Cytotoxic activity was analyzed using the MTT assay. The obtained RVC results have been shown in Figure 5. The reference medium conditioned with pure bulk microcrystalline titanium was represented by 100%. After 24 h, the RVC for all the tested materials was lower (above 60%) than that of the reference sample. The possible reason for such a situation could be the richer chemical composition of new materials than reference sample and consequent longer adaptation time of cells to the medium. However, after three and four days, the proliferation of both the osteoblasts and fibroblasts cells in all of the media conditioned with the tested porous alloys rebalanced the rate of the cell proliferation (approx. 98%–110%) in the medium conditioned with reference titanium sample. Such results allow a conclusion that all the prepared Ti based foams are non-toxic.

Figure 5

Results of the MTT assay performed at 24 h, 72 h and 96 h. (O)—NHost and (F)—HPLF cells.

4. Conclusions

In the paper, the authors have shown a development and characteristics of the Ti beta alloys contain a high content of magnesium. These new materials were the precursors for the preparation of titanium-based metallic foams using a new thermal dealloying technique. They will find application in the production of hard tissue implants.
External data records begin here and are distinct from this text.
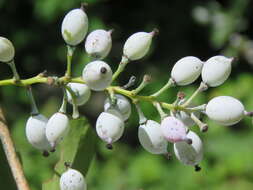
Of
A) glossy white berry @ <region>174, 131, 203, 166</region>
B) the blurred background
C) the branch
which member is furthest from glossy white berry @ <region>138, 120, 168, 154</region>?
the blurred background

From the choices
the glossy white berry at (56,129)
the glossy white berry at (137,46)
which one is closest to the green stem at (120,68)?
the glossy white berry at (137,46)

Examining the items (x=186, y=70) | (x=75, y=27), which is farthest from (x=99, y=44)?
(x=186, y=70)

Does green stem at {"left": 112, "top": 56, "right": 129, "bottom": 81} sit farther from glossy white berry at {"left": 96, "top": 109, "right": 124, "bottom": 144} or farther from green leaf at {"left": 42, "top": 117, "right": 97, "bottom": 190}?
green leaf at {"left": 42, "top": 117, "right": 97, "bottom": 190}

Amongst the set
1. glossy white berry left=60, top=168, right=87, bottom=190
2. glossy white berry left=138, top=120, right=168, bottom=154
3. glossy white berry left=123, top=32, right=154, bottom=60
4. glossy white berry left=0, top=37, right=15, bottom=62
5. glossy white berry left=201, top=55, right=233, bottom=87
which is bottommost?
glossy white berry left=60, top=168, right=87, bottom=190

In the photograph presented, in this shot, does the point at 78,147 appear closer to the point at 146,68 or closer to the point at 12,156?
the point at 12,156

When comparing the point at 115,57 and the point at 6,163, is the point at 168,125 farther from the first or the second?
the point at 115,57
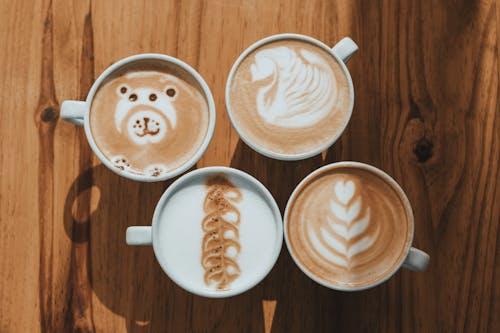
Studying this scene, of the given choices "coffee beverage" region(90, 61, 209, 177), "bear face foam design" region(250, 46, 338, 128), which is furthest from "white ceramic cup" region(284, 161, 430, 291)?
"coffee beverage" region(90, 61, 209, 177)

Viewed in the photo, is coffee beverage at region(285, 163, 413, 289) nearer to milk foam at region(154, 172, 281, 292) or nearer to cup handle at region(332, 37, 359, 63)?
milk foam at region(154, 172, 281, 292)

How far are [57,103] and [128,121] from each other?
0.19 m

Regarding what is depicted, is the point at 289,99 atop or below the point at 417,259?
atop

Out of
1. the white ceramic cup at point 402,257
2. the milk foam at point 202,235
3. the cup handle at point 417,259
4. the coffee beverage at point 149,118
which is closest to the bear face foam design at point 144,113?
the coffee beverage at point 149,118

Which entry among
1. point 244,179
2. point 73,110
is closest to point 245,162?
point 244,179

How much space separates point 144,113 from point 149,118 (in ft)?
0.04

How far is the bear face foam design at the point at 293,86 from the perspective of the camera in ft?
2.89

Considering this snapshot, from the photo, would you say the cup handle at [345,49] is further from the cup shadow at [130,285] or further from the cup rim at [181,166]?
the cup shadow at [130,285]

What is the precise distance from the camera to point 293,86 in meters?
0.89

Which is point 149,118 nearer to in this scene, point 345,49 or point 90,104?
point 90,104

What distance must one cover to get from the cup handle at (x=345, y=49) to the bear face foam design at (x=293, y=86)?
0.10 feet

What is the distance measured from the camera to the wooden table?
37.0 inches

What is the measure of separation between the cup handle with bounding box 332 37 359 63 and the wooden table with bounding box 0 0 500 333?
8 cm

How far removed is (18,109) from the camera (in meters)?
0.96
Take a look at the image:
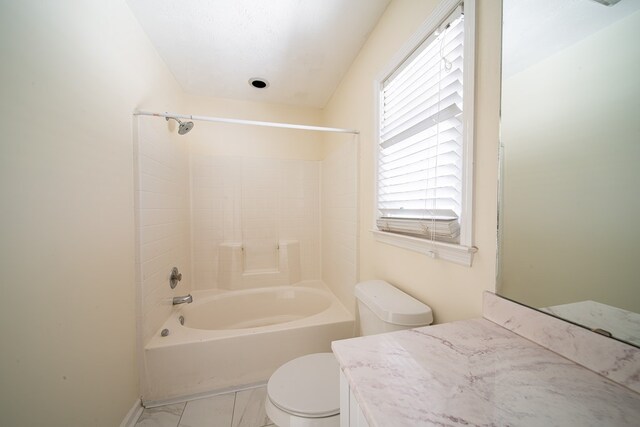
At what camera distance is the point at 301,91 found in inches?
79.4

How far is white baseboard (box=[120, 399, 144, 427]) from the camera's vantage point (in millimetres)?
1114

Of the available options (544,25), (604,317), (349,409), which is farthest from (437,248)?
(544,25)

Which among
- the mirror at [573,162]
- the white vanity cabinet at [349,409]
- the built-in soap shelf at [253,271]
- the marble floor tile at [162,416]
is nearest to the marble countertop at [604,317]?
the mirror at [573,162]

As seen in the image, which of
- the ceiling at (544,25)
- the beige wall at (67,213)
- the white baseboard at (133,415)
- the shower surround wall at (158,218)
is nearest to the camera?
the ceiling at (544,25)

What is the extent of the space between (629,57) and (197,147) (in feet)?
8.26

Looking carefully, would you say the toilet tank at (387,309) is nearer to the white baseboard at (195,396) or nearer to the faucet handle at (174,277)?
the white baseboard at (195,396)

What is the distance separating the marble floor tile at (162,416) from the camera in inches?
46.2

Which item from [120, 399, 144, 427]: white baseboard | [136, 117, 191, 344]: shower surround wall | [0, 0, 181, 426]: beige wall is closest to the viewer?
[0, 0, 181, 426]: beige wall

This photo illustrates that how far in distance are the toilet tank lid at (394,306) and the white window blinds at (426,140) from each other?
0.29 metres

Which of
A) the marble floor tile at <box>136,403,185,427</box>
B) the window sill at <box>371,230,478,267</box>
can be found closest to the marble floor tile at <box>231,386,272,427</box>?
the marble floor tile at <box>136,403,185,427</box>

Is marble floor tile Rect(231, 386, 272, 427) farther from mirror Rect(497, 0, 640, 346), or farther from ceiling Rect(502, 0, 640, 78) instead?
ceiling Rect(502, 0, 640, 78)

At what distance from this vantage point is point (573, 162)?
0.53m

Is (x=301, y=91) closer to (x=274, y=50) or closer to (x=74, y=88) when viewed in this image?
(x=274, y=50)

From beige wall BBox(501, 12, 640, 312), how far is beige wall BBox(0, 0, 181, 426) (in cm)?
147
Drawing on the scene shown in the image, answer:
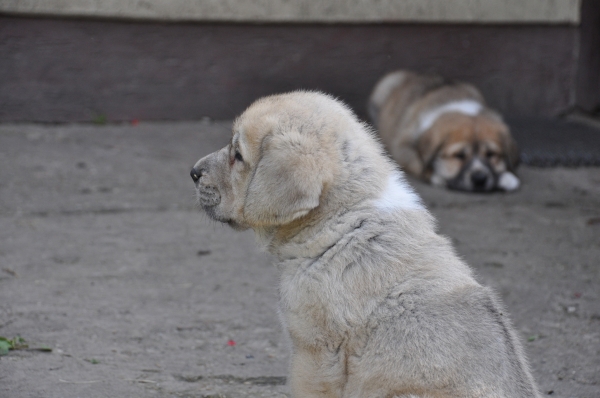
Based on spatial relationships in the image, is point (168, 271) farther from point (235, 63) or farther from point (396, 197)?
point (235, 63)

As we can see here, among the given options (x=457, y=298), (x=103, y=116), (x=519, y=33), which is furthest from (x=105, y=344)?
(x=519, y=33)

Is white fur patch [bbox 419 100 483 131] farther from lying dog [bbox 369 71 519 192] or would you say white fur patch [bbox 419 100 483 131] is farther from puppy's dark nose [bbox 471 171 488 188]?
puppy's dark nose [bbox 471 171 488 188]

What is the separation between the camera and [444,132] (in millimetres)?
7305

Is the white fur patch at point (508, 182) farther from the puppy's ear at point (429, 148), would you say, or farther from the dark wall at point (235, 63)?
the dark wall at point (235, 63)

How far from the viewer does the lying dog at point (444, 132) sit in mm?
7020

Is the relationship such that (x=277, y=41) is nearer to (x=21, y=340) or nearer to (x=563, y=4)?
(x=563, y=4)

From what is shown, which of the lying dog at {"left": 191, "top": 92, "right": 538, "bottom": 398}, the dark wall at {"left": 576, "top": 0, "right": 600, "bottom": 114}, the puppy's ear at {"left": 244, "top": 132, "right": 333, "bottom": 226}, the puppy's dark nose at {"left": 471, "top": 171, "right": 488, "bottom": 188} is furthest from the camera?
the dark wall at {"left": 576, "top": 0, "right": 600, "bottom": 114}

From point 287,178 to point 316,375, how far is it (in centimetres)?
76

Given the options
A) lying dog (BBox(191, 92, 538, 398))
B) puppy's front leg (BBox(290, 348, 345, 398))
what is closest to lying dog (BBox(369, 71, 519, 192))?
lying dog (BBox(191, 92, 538, 398))

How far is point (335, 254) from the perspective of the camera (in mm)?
2984

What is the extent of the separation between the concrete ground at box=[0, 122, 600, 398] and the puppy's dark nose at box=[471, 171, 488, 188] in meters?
0.24

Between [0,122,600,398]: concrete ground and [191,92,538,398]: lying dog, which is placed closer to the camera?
[191,92,538,398]: lying dog

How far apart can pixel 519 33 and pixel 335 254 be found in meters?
6.35

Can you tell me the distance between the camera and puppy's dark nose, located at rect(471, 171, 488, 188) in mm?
6895
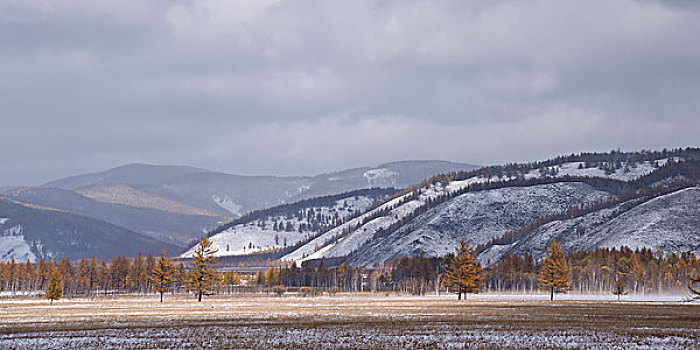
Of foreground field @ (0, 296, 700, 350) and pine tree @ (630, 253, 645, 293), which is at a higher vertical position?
pine tree @ (630, 253, 645, 293)

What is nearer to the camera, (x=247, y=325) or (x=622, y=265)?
(x=247, y=325)

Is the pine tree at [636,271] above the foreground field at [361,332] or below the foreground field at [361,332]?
above

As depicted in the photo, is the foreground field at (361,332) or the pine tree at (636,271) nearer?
the foreground field at (361,332)

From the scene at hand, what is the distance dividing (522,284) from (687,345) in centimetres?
15757

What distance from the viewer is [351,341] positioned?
4669cm

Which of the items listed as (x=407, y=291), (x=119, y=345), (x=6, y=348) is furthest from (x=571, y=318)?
(x=407, y=291)

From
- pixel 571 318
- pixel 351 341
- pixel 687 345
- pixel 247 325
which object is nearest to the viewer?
pixel 687 345

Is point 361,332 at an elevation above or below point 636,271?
below

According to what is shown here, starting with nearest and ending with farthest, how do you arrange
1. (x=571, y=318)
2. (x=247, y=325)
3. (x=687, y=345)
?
(x=687, y=345)
(x=247, y=325)
(x=571, y=318)

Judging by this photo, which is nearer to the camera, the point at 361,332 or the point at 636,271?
the point at 361,332

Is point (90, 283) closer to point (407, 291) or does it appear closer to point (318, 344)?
point (407, 291)

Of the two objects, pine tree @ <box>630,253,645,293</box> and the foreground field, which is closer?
the foreground field

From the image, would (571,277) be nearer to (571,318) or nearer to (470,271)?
(470,271)

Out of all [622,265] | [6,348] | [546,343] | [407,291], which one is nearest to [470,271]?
[407,291]
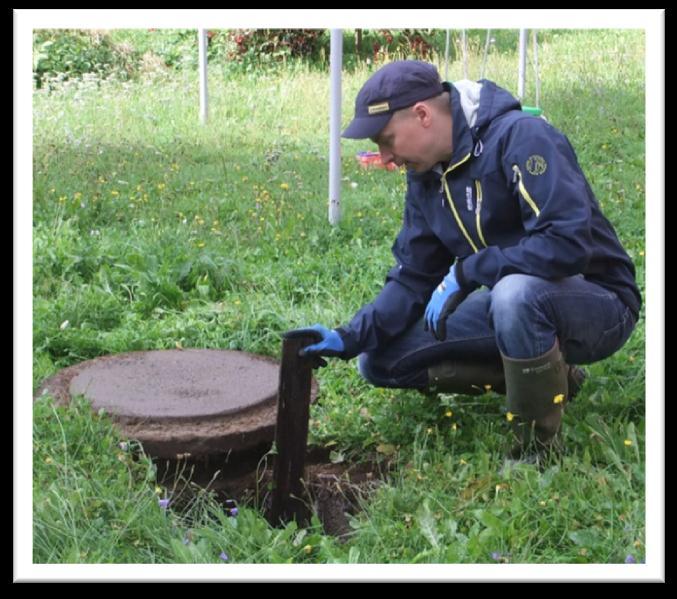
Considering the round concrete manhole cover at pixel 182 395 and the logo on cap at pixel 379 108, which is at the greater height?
the logo on cap at pixel 379 108

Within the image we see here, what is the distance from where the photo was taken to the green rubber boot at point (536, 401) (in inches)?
122

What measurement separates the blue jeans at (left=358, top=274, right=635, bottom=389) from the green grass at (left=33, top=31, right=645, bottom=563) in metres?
0.20

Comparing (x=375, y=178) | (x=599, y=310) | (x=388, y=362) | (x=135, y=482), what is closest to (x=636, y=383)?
(x=599, y=310)

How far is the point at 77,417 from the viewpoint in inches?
132

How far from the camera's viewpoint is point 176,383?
375cm

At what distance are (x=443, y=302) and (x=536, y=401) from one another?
1.33ft

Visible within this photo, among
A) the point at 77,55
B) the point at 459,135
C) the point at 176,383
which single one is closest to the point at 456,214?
the point at 459,135

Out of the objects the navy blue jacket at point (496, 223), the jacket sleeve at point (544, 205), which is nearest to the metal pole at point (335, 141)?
the navy blue jacket at point (496, 223)

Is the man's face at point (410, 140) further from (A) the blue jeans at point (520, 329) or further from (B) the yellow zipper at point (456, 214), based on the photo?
(A) the blue jeans at point (520, 329)

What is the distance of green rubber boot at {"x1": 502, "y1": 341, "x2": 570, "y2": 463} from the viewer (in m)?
3.10

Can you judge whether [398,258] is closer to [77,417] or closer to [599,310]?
[599,310]

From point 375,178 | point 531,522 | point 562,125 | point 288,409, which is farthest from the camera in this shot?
point 562,125

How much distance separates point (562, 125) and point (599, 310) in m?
4.65

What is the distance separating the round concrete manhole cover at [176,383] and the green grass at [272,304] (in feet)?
0.53
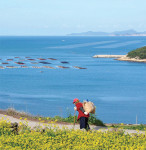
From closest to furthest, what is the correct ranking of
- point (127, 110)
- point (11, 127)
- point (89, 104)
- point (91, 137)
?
point (91, 137) → point (11, 127) → point (89, 104) → point (127, 110)

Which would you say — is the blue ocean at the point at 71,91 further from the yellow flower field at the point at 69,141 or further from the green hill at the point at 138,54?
the green hill at the point at 138,54

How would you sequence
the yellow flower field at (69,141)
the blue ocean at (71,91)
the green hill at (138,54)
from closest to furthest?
the yellow flower field at (69,141) < the blue ocean at (71,91) < the green hill at (138,54)

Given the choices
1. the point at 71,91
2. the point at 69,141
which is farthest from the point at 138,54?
the point at 69,141

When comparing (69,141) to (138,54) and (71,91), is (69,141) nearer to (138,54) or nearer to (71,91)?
(71,91)

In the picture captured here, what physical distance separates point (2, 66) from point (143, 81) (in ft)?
130

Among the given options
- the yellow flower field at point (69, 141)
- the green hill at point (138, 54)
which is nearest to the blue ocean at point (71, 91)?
the yellow flower field at point (69, 141)

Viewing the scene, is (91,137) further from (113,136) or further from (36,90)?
(36,90)

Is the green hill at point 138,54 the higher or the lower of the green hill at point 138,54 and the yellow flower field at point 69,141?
the lower

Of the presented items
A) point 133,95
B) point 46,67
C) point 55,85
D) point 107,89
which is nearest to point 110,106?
point 133,95

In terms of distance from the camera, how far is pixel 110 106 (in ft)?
164

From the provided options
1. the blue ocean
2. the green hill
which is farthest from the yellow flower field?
the green hill

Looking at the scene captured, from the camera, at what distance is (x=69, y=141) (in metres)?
11.3

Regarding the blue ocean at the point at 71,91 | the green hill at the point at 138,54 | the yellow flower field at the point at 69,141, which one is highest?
the yellow flower field at the point at 69,141

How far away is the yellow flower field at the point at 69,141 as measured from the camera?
1040 centimetres
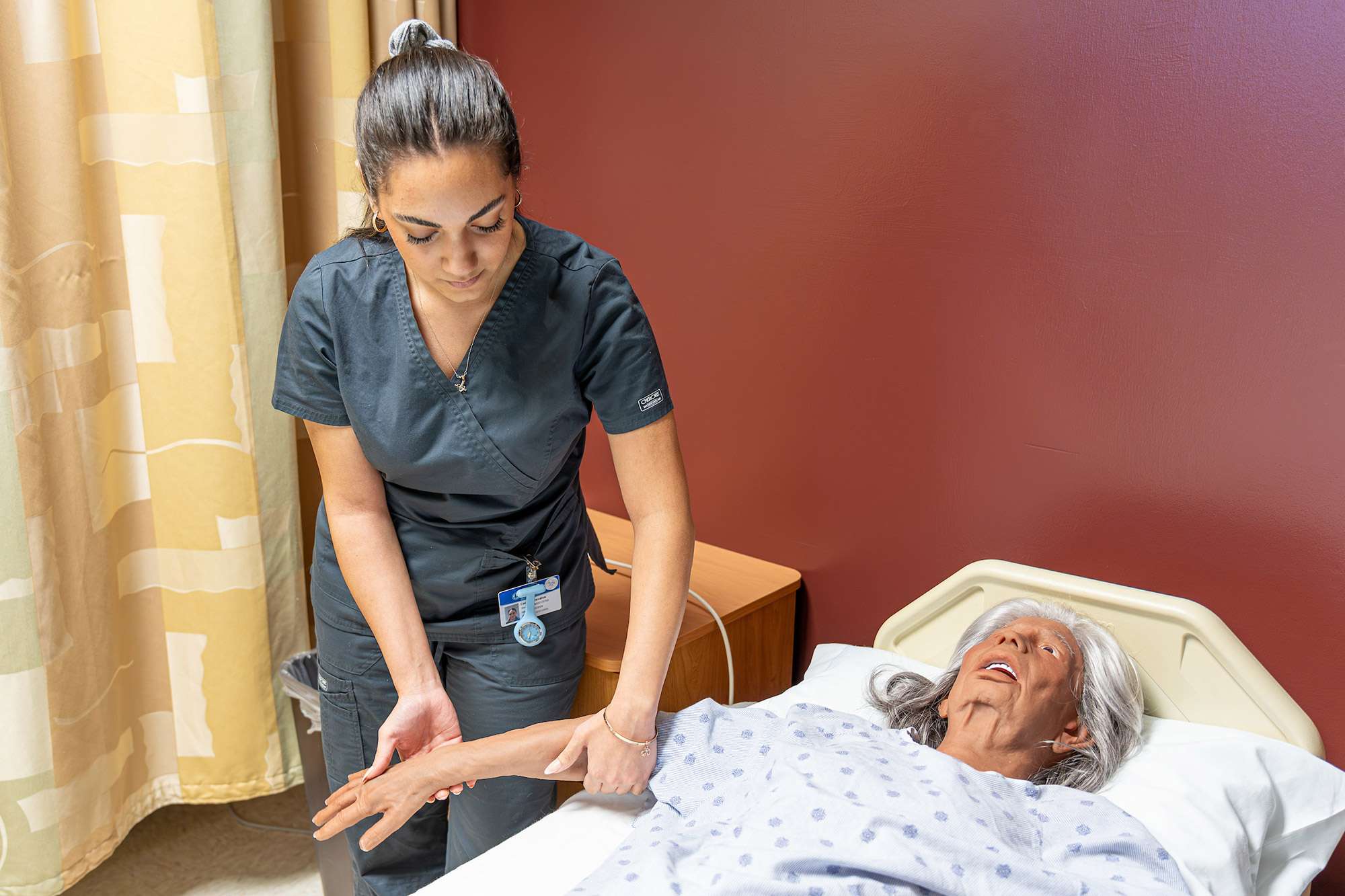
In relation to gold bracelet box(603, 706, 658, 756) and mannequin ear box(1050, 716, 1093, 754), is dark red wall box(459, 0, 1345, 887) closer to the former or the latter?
mannequin ear box(1050, 716, 1093, 754)

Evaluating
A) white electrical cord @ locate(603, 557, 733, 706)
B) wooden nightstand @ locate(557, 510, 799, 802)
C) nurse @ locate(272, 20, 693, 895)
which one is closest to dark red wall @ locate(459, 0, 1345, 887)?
wooden nightstand @ locate(557, 510, 799, 802)

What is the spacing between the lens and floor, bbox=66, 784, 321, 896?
2.17 metres

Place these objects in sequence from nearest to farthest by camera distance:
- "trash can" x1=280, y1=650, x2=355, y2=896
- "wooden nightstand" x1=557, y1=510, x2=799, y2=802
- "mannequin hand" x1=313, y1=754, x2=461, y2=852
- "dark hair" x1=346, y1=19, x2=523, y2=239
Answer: "dark hair" x1=346, y1=19, x2=523, y2=239 < "mannequin hand" x1=313, y1=754, x2=461, y2=852 < "wooden nightstand" x1=557, y1=510, x2=799, y2=802 < "trash can" x1=280, y1=650, x2=355, y2=896

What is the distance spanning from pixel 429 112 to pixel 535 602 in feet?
2.26

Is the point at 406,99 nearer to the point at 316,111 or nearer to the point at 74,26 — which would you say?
the point at 74,26

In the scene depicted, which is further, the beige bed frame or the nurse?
the beige bed frame

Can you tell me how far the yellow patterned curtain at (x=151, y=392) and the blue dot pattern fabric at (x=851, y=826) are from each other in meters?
1.10

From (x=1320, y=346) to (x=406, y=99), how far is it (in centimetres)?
124

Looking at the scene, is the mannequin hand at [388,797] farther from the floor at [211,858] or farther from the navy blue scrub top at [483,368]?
the floor at [211,858]


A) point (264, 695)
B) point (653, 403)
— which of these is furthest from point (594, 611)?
point (264, 695)

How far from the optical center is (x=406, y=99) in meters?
1.15

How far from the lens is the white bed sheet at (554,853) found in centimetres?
131

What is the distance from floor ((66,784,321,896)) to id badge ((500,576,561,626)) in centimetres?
108

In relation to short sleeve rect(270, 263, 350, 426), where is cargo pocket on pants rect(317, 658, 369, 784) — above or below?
below
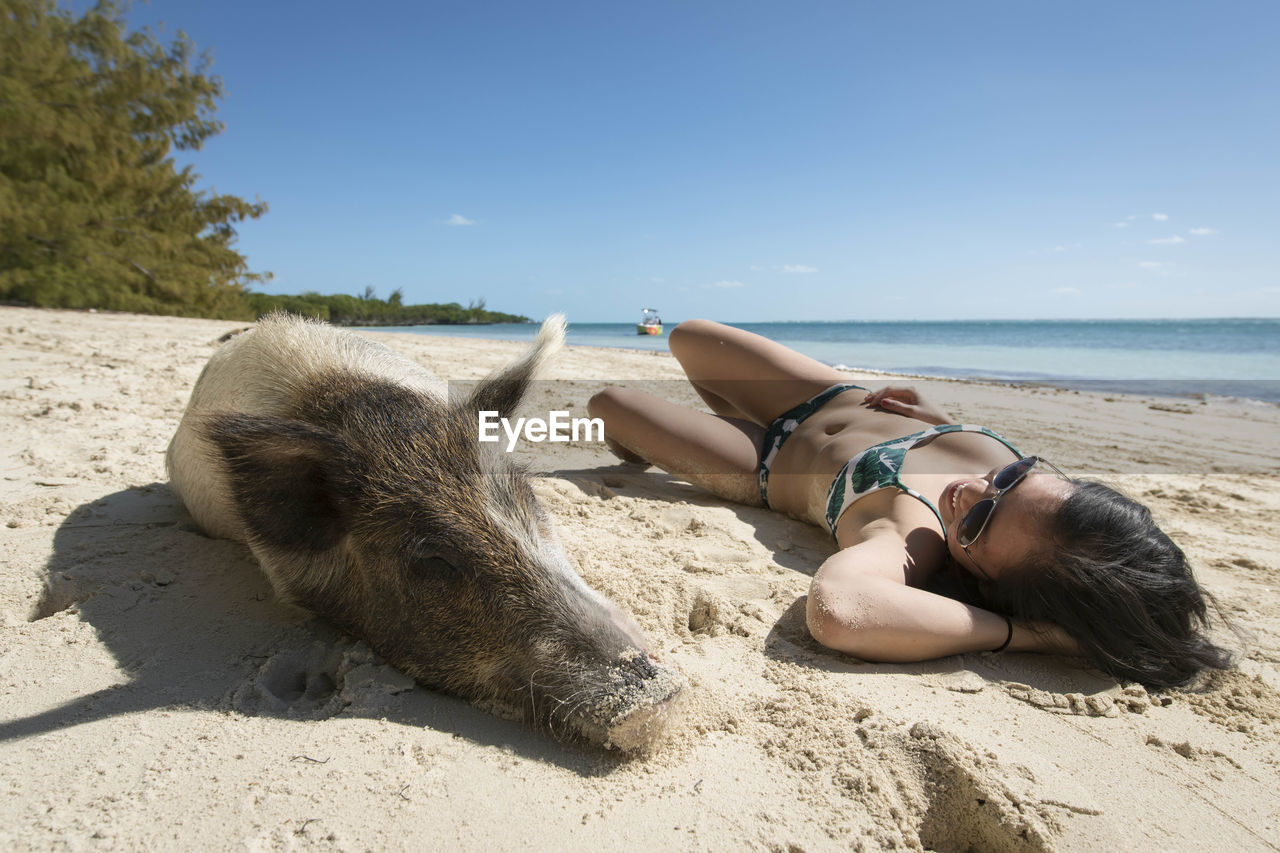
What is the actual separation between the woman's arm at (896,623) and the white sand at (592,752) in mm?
65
Based on this study, the following conclusions can be drawn:

Using a beta stabilizer such as Ta, it is possible to achieve a beta titanium structure in the presence of Mg during mechanical alloying;

Using magnesium as the alloying element to titanium alloys, cold welding utilizing a shaker-type mill and a high B/P ratio does not appear to be an issue;

Mechanical alloying is beneficial in the synthesis of the nanocrystalline Ti-Ta-Mg alloys;

Thermal dealloying of magnesium results in the formation of a porous interconnected structure with wide range of the pore size (from nano- to micro-scale);

The new foams present attractive mechanical and biological properties and may be good candidates for hard tissue implant application.